2021年10月19日、インタビューに答えるインドネシアのジョコ・ウィドド大統領(REUTERS/Willy Kurniawan)

[ジャカルタ/インドネシア]インドネシアのジョコ・ウィドド大統領は本年9月、2018年に発令していたモラトリアム(一時凍結)を解除した。このモラトリアムは、新規のアブラヤシ・プランテーション事業に対する許可の発行を一時的に凍結していたもので、環境活動家たちは森林保護のためにその延長を訴えていた。

 複数の高官が今後の新規事業の許可申請は却下されるだろうと述べているが、これは法的に明示されてはいないと専門家が警告しており、環境活動家たちは森林伐採の増加を懸念している。

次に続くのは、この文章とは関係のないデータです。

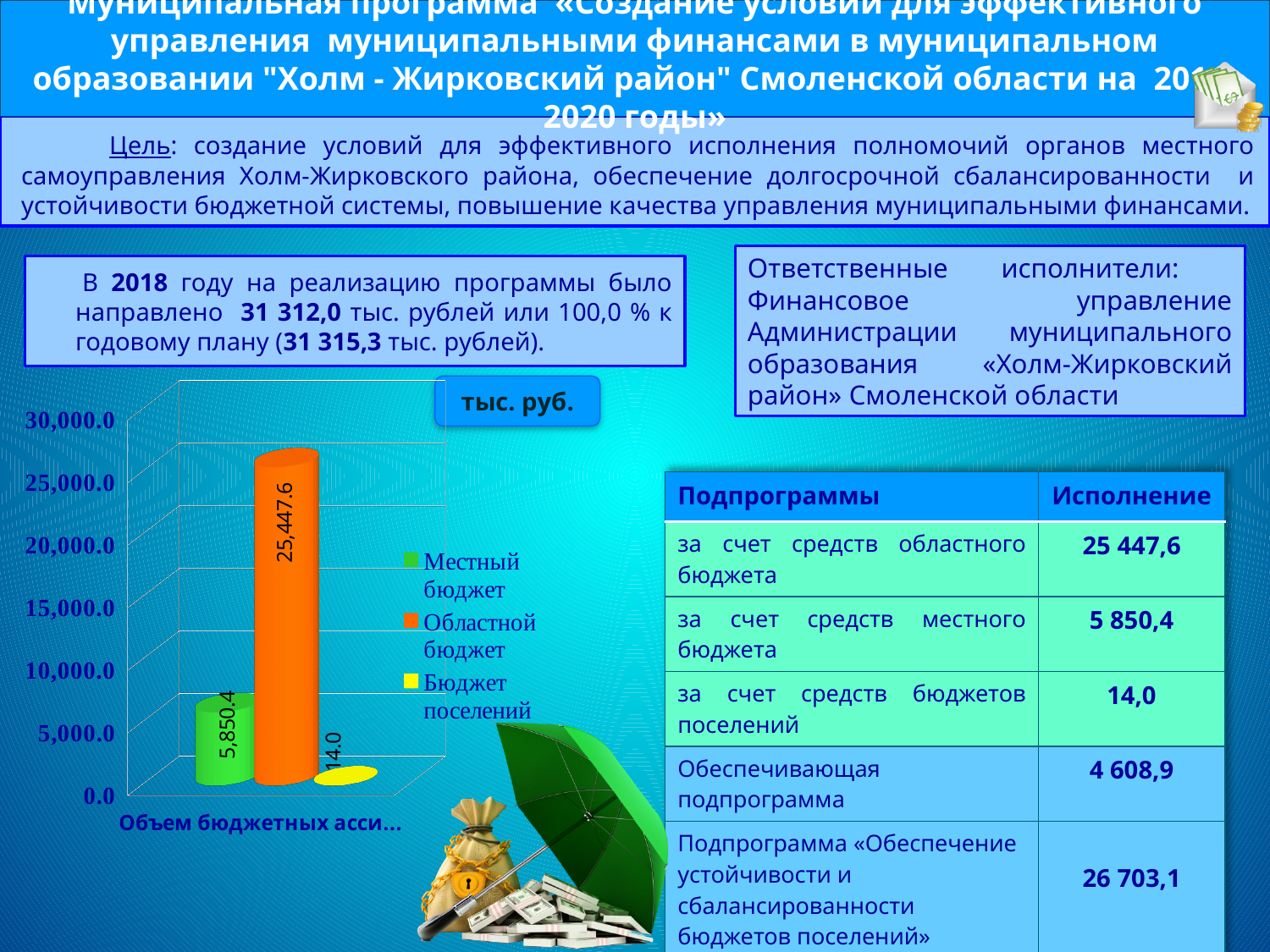
What is the difference between the values for Областной бюджет and Местный бюджет? 19,597.2 Is the value for Областной бюджет greater or less than 20,000.0? greater What unit is shown in the label box above the chart? тыс. руб. Which is larger, the value for Местный бюджет or the value for Бюджет поселений? Местный бюджет How many series does the chart legend list? 3 What is the value for Местный бюджет in the chart? 5,850.4 Is the value for Местный бюджет greater or less than 10,000.0? less What type of chart is shown on the slide? bar chart What is the value for Бюджет поселений in the chart? 14.0 Which series has the lowest value in the chart? Бюджет поселений What is the value for Областной бюджет in the chart? 25,447.6 Which series has the highest value in the chart? Областной бюджет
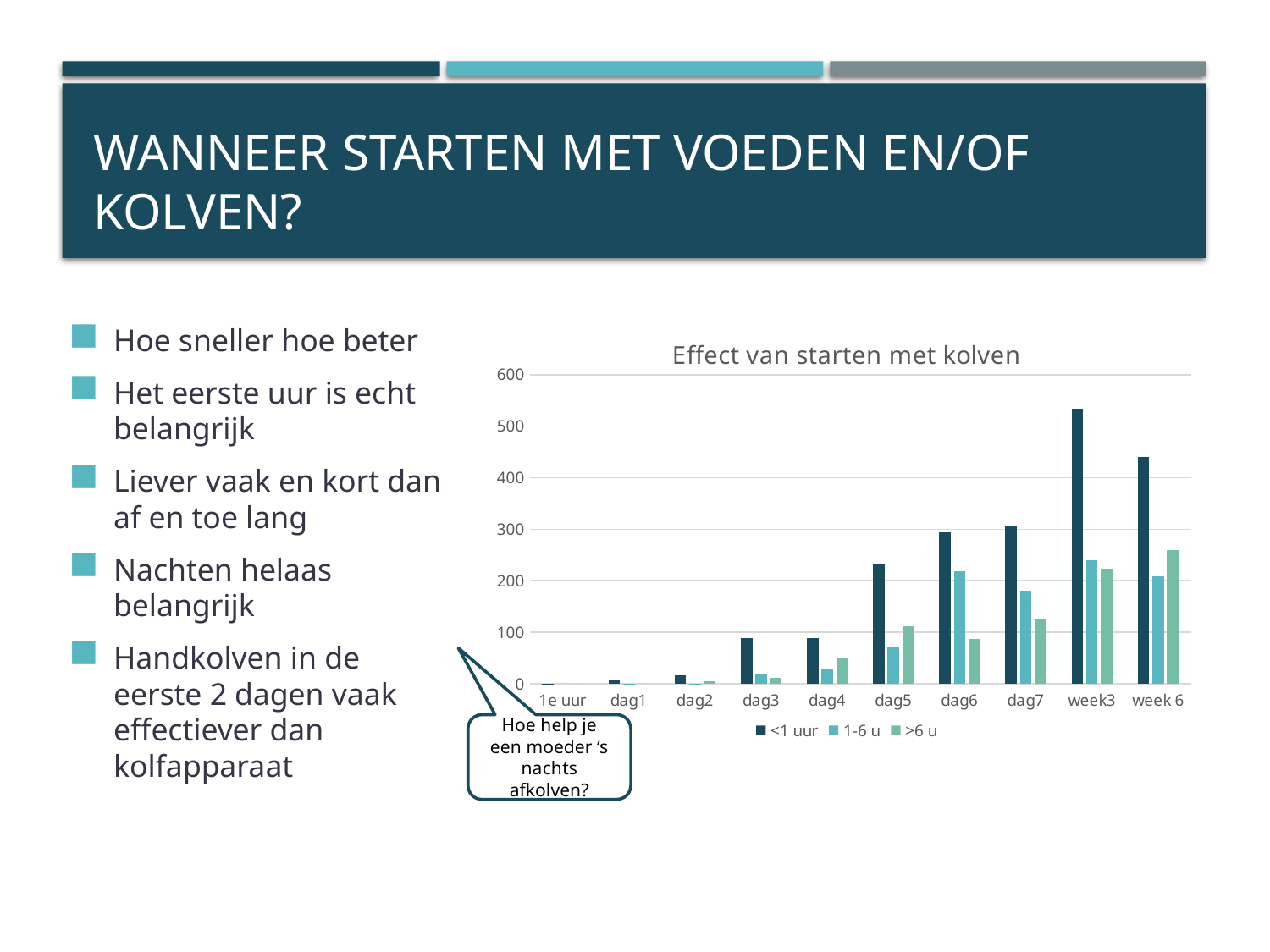
Which category has the highest value for the <1 uur series? week3 How many categories are shown on the x axis of the chart? 10 Is the value for <1 uur at dag3 greater or less than 100? less Is the value for 1-6 u at dag7 greater or less than 200? less What is the title of the chart? Effect van starten met kolven Is the value for <1 uur at week3 greater or less than 500? greater How many series does the chart legend list? 3 Do the values for the <1 uur series rise or fall from 1e uur to week3? rise What kind of chart is shown on the slide? bar chart Which is larger for the <1 uur series: week3 or week 6? week3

 インドネシアは、世界で第3位の熱帯林保有国であり、世界第1位のパーム油生産国である[編集部注:パーム油はアブラヤシの果実から得られる]。

 この国では毎年のように災害級の森林火災が発生する。多くがプランテーションのための開墾が原因だが、モラトリアムが原生林消失に歯止めをかける一助となっていたことは環境保護団体が指摘している。

モラトリアムについてジョコウィが語っていたこと

 ジョコウィの愛称で知られる大統領は、2020年に「雇用創出」オムニバス法が議会で可決された後にはモラトリアムは恒久的なものになったと考えていた、と語っている。オムニバス法とは、東南アジア最大の経済国であるインドネシアの事業許可の交付手続きに新たな方式を導入する法である。